In the resources section of the yaml:

  • trim_galore trimming options:
resources:
  trim_galore:
    options: ["--clip_r1 8", "--clip_r2 8", "--three_prime_clip_r1 8", "--three_prime_clip_r2 8"]
  • bismark --non-directional option (default is directional mode and you don’t have to specify it) and threading options (use with caution, see benchmarking notes below; by default bcbio is trying to calculate the optimal number of bismark threads with this function; if you alter bismark_threads = X, request 5-7X cores for bcbio; some samples could be processed much faster, but some could fail, reduce threads then):
resources:
  bismark:
    options: ["--non_directional"]
    bismark_threads: 4
    bowtie_threads: 2
  • deduplicate_bismark options:
resources:
  deduplicate_bismark:
    options: ["--barcode"]

The following configs for the truseq kit are equivalent:

details:
- analysis: wgbs-seq
  genome_build: hg38
  algorithm:
    aligner: bismark
    kit: truseq
details:
- analysis: wgbs-seq
  genome_build: hg38
  algorithm:
    aligner: bismark
resources:
  trim_galore:
    options: ["--clip_r1 8", "--clip_r2 8", "--three_prime_clip_r1 8", "--three_prime_clip_r2 8"]
  bismark:
    options: ["--non_directional"]

Output

Project directory

  • multiqc - QC report, including information from Bismark for all samples (alignment rates, deduplication, M-Bias)

Sample directory

  • sample-bam_report.txt - bismark alignment report
  • sample-deduplication_report.txt
  • sample-ready.bam (not indexed unsorted bam)
  • bismark - Bismark output
  • bismark/sample.html - Bismark processing report

Benchmarking

There is an extensive discussion on Bismark and trim_galore performance, Bismark github. We ran a test with NA12878 nebemseq data, 125 mln reads (72.5mln read pairs).
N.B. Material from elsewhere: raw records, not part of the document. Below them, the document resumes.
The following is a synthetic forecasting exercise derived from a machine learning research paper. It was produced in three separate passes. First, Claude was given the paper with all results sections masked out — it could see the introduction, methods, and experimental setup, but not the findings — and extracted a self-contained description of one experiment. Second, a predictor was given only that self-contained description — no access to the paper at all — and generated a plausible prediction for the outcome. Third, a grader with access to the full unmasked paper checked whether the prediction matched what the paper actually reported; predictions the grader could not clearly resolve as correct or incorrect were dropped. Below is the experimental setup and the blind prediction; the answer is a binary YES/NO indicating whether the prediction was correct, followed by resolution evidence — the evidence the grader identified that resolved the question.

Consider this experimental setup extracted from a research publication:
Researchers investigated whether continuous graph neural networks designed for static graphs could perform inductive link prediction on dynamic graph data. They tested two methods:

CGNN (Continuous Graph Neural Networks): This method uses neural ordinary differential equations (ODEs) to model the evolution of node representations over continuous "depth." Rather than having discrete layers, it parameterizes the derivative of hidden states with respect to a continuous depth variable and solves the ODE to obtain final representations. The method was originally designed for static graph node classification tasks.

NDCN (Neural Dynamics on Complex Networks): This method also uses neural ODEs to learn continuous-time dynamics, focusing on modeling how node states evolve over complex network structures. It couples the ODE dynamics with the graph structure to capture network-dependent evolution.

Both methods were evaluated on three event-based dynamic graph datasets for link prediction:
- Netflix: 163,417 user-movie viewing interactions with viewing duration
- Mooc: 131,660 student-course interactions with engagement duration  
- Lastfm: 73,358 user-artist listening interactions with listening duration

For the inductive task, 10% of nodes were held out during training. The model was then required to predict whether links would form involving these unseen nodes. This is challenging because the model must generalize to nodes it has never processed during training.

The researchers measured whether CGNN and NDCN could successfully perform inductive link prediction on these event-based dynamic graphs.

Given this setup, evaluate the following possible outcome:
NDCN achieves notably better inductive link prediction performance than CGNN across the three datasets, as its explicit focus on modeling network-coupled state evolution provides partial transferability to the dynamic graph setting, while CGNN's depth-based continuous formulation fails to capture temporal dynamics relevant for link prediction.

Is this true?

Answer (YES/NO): NO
We tested performance of bismark/bcbio using --parallel (bismark workers) and -p (bowtie threads) bismark settings. We measured the performance only of the alignment step using bcbio-nextgen-commands log timecodes. 16/2/100G RAM was an optimal parameters set, with other having 5X-10X longer runtimes. When running a cohort of samples ~50% passed with 16/2/100G, some processed broken bam files, re-running with 8/2/100G or 4/2/100G solved the issue, see more info here. For Lambda Phage genome we re-used trimming step results and 4/2/30G settings.

bcbio.yaml:

details:
- algorithm:
    aligner: bismark
    kit: nebemseq
  analysis: wgbs-seq
  description: NA12878_1
  files:
  - /path/to/NA12878_1.fq.gz
  - /path/to/NA12878_2.fq.gz
  genome_build: hg38
  metadata:
    batch: NA12878_1-batch
    phenotype: tumor
fc_name: bcbio
resources:
  bismark:
    bismark_threads: 4
    bowtie_threads: 2
upload:
  dir: ../final

Tests:

test_N bismark_threads bowtie_threads time bcbio -n RAM
01 1 2 14h 42min 16 50G
02 1 4 >3.5 days 16 50G
03 1 8 1d 21h 16 50G
04 1 16 1d 15h 32 50G
05 1 32 >3day 14h 64 100G
06 2 2 2days 4h 16 50G
07 4 2 13h 16 50G
08 8 2 3h 34 min 16 50G
09 16 2 2h 42 min 32 100G
10 32 2 7h 40 min 64 250G
11 2 4 1d 23h 16 50G
12 2 8 11h 30 min 16 50G
13 2 16 11h 45 min 32 50G
14 2 32 >3days 14h 64 100G
15 4 2 4h 4 min 16 50G
16 4 4 15 h 16 50G
17 4 8 6 h 32 50G
18 4 16 15h 64 100G
19 4 32 1d 2h 128 200G
20 24 2 8h 48 192G

ipython parallelization is not implemented for wgbs-seq, use 1 node / multicore jobs.